Aujourd’hui Saint-Vincent-de-Paul (Landes). C’est dans ce petit village, à 6 kilomètres de Dax, que saint Vincent est né. Un vaste ensemble de bâtiments, comprenant hospice, orphelinats, ateliers et séminaire, marque l’endroit où il vint au monde. - Probablement Jean de Saint-Martin, époux de Catherine de Comet, frère du chanoine de Saint-Martin et juge de Pouy. M. de Comet le jeune était mort, semble-t-il, avant 1610.
- D’après Abelly (op. cit., t. I, chap. V, au début, p. 20), saint Vincent serait venu de Rome à Paris vers la fin de 1608, envoyé vers Henri IV par le cardinal d’Ossat. Aucun document de l’époque ne parle de cette mission secrète, et il est sûr que le cardinal d’Ossat n’y fut pour rien, puisqu’il était mort le 13 mars 1604.
- Saint Vincent eut, le 17 mai, le bénéfice qu’il attendait. Nous donnerons en son lieu le contrat fait à cette occasion.
- Comme ce langage diffère de celui que saint Vincent tiendra plus tard quand il aura pris davantage contact avec les âmes, vu leurs besoins, senti leurs souffrances, entendu leur appel !
- Nous savons par Abelly (op. cit., t. II, chap.

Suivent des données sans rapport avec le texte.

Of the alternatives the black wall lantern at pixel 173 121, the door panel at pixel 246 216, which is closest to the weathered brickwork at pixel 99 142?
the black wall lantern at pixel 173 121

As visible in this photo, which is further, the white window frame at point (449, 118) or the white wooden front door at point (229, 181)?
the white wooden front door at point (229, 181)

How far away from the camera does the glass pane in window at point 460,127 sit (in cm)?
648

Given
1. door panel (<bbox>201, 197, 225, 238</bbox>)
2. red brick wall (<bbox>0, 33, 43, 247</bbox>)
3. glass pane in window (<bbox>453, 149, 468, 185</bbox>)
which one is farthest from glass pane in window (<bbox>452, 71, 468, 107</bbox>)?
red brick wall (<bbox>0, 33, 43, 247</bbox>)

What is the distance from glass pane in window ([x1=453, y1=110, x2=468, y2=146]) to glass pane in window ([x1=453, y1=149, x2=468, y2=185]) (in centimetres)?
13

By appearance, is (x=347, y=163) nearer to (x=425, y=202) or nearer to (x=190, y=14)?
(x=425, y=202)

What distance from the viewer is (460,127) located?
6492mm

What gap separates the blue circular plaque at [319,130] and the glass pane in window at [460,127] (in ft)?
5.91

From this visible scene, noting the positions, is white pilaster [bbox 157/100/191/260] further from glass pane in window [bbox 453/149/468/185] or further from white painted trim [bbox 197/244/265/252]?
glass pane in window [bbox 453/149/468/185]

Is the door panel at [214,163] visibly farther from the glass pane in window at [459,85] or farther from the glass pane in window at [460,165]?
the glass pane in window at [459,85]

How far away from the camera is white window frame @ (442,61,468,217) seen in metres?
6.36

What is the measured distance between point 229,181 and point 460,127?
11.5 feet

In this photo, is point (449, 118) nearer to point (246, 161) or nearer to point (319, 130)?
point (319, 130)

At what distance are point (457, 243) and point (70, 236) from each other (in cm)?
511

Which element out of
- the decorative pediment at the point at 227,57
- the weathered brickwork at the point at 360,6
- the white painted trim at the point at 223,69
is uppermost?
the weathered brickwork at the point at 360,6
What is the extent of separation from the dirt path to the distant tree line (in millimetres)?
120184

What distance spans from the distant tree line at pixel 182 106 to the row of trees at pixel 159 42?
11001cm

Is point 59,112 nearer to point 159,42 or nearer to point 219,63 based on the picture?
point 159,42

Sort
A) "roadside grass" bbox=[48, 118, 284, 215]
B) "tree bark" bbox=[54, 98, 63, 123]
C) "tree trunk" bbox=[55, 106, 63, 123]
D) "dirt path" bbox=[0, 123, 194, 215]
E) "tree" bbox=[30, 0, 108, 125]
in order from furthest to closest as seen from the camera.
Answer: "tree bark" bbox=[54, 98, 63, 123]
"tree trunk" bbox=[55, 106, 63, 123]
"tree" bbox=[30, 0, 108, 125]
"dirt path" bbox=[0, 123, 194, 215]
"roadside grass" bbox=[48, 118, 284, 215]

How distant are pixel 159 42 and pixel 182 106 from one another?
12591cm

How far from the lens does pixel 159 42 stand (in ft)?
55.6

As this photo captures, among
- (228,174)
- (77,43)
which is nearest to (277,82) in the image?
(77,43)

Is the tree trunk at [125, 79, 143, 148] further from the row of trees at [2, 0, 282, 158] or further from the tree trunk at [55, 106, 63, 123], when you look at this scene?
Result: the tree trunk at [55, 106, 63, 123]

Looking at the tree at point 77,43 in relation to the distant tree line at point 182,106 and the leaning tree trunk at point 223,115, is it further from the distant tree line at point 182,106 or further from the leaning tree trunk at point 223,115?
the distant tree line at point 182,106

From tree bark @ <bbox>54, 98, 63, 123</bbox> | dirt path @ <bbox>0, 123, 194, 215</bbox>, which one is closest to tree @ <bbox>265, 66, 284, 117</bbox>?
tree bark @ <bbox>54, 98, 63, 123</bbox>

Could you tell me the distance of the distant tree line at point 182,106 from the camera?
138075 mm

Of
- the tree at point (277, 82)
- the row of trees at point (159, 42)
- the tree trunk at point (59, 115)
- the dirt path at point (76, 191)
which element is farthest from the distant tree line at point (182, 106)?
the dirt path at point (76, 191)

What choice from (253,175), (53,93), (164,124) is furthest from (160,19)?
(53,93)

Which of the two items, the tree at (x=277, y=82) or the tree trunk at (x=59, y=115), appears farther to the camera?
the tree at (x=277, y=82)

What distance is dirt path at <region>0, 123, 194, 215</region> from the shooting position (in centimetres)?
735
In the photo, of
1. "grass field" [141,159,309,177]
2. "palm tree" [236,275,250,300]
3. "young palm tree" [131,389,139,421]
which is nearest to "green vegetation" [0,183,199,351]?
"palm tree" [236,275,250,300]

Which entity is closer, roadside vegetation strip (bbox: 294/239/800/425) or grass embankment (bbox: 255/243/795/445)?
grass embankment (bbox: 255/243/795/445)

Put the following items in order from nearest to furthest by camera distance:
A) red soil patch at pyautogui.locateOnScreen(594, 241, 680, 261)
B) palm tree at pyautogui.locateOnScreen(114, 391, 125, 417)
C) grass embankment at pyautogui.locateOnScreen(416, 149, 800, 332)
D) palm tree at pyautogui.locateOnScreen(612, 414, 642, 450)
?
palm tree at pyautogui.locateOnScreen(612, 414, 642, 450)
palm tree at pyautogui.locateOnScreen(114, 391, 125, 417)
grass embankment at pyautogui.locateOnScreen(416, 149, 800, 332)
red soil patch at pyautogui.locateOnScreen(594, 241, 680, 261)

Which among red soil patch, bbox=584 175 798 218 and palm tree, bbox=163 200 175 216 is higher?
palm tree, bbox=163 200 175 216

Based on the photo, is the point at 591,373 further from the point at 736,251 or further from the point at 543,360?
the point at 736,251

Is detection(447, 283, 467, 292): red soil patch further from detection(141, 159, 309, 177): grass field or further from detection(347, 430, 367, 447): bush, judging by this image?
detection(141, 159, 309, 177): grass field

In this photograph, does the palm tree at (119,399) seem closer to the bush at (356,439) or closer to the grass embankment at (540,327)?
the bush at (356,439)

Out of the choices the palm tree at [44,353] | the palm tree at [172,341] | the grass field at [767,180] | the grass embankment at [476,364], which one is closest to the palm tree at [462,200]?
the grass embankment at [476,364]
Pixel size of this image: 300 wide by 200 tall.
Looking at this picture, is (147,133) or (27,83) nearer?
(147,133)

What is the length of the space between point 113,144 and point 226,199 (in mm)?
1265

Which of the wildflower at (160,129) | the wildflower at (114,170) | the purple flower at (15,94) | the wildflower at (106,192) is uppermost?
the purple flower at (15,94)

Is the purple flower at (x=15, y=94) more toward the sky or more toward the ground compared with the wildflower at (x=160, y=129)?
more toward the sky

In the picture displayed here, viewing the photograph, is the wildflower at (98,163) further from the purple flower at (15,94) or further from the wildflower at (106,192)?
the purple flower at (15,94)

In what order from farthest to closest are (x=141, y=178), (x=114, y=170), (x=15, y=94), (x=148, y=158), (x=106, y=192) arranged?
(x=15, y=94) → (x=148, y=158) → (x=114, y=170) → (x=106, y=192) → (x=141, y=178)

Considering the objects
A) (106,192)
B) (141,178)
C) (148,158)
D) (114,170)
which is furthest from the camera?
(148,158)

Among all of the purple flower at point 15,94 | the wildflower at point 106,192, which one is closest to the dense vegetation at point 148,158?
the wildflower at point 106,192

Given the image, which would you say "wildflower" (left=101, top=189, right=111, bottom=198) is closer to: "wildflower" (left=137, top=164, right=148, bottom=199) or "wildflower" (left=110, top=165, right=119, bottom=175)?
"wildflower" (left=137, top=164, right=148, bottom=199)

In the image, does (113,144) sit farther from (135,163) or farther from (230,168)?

Il, au début, p. 7) que Vincent de Paul était le troisième enfant d’une famille comprenant quatre garçons et deux filles. Dans un acte notarié, du 4 septembre 1626 signé Vincent Depaul, il est question de «Bernard et Gayon Depaul, frères dudit sieur Vincent Depaul» ce dernier «son frère second» de Marie Depaul, sa soeur, femme de Grégoire», et d’une autre «Marie Depaul, sa sœur», veuve de «Jehan de Paillole». Un document, du 12 mai 1631, publié dans la Revue de Gascogne (1905, p. 354-357), nous parle de «Pierre Depaul, dit de Leschine», fils de «feu Jehan Depaul)». Si nous comparons une lettre de M. Lostalot, du 25 septembre 1682 (Arch. des prêtres de la Mission), avec les registres de catholicité, nous sommes amenés à cette conclusion que Pierre de Paul était neveu du saint, et par suite que son père en était le frère. Jean n’est pas nommé dans l’acte de 1626, parce qu’il était mort à cette date. Jean, Bernard, Gayon, Marie et une autre Marie, tels seraient donc les noms des frères et soeurs de saint Vincent ; mais rien ne nous dit dans quel ordre il faut les placer.
- Paillole est le nom de la maison qu’habitait la soeur du saint. Cette maison était près de l’église, là où se trouve aujourd’hui celle qui porte le même nom.
- Un des neveux de saint Vincent étudia et devint prêtre. Nous lisons, en effet, dans un registre des prébendiers de Capbreton (Landes) : «M. François Depaul, prêtre, prébendier de Capbreton en la place de M.Jean de Ponteils, décéda le 8 juin 1678 ; il était de Pouy, proche d’Acqs, et neveu de M. Vincent, prêtre, fondateur de la congrégation des prêtres de la Mission.» (Arch. de M. l’abbé Gabarra, curé de Capbreton).